How does preeclampsia affect liver erythropoiesis? As mentioned in the results section, preeclampsia might alter the expression levels of hematopoietic growth factors. We thus quantitated Epo levels in the umbilical cord blood as well as the concentration of several cytokines, including IL-3 present in the amniotic fluid. Epo is known to regulate erythroid differentiation in the hematopoietic organs, including fetal liver, by preventing apoptosis of erythroid progenitor cells(15). We observed a moderate but significant elevation of Epo concentration by 50% in fetal cord blood, which can be explained by hypoxic exposure of the fetus(see below). IL-3 acts early during hematopoiesis by stimulating colony formation of erythroid lineages as well as megakaryocyte, neutrophil, eosinophil, basophil, mast cell, and monocytic lineages(16). In several ways, IL-3 also seems to prevent apoptosis in IL-3-dependent cells(1719). Although Epo and IL-3 levels were increased in the blood of these fetuses, the remaining erythropoietic islands observed in fetal liver sections from the preeclamptic group showed dying cells containing clumped and fragmented chromatin characteristic for apoptosis. Most probably, this situation is another example demonstrating that activation of programmed cell death can be dominant to the suppression of apoptosis by Epo and IL-3(20). Examination of further colony-supporting and differentiation-inducing factors showed significant reductions of IL-1β, which has been defined as an apoptosis-inhibiting factor in hematopoiesis(21). Reduction was also found for the granulopoiesis-promoting factors GM-CSF and G-CSF. More factors are known that influence fetal hematopoiesis such as interferon-α(22), stem cell factor(23), IGF(15), and IL-2(21). In our series, IL-2 and interferon-γ concentrations were under the detection level for all tested samples. The inflammatory cytokines IL-6 and IL-8, known to influence hematopoiesis, were detected in amniotic fluid, but no significant difference in their concentrations was observed in normal growing or growth-retarded fetuses.
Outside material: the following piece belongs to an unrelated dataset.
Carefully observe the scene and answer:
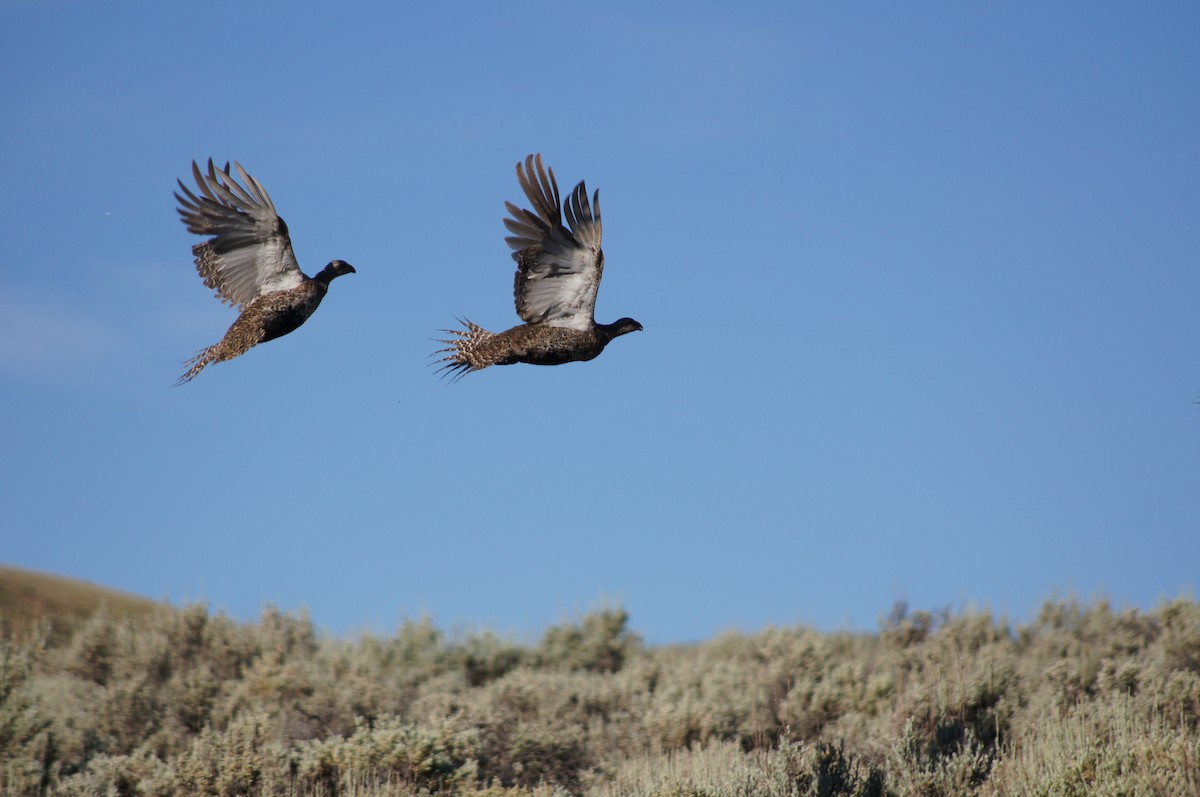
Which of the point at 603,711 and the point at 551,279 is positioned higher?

The observation that placentas from preeclamptic mothers are small and show infarction indicates that the resulting fetuses most probably are exposed to chronic hypoxia. Reduced oxygenation in turn is known to up-regulate Epo gene expression as well as a growing number of other genes including the vascular endothelial growth factor, glycolytic enzymes, and acute phase proteins(24, 25). Therefore, we postulate that hypoxia might alter fetal expression of certain genes involved in hematopoiesis. Indeed, hypoxically induced changes in immunoreactive Epo concentrations from human fetal blood samples(2629) as well as increased mRNA levels of vascular endothelial growth factor and aldolase in an in vitro system of mouse embryogenesis(30) have been reported, indicating that the embryo/fetus is able to respond to changes in oxygen supply. In contrast to the expected effect of hypoxically induced Epo levels, fetal erythropoiesis was reduced in fetuses from preeclamptic mothers, suggesting that disturbances of red blood cell production occur at early stages of erythroid differentiation. This suggests that erythropoiesis in utero is dependent on many more factors than merely oxygen supply.
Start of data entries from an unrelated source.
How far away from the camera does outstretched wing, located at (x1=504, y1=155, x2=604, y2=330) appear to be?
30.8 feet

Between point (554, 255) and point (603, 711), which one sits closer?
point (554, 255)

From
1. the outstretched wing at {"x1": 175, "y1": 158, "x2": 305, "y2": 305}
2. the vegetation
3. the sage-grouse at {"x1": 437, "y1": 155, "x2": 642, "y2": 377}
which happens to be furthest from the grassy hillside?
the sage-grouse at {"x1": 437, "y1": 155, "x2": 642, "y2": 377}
Together with our previous observations of high constitutive cytokine production in fetus and placenta and changes occurring with amniotic infection and with preeclampsia(8, 31), we propose that normal fetal hematopoiesis requires the coordinated interaction of many(hematopoietic) growth factors. Changes in oxygen concentrations might interfere in this network by up- or down-regulating genes involved in fetal hematopoiesis. From a clinical point of view, quantitation of various cytokines present in the amniotic fluid might help to detect the impact of developing preeclampsia on fetal well being or, if no such changes can be observed, reassure that the in utero life conditions are not as yet severely affected. This could help in determining the time point of therapeutic interventions that can be of critical importance for a very immature newborn. This notion might hold true regardless of the poor correlation found between cytokine concentration in fetal serum and amniotic fluid(32). To verify our suggestion, we are currently performing further prospective studies.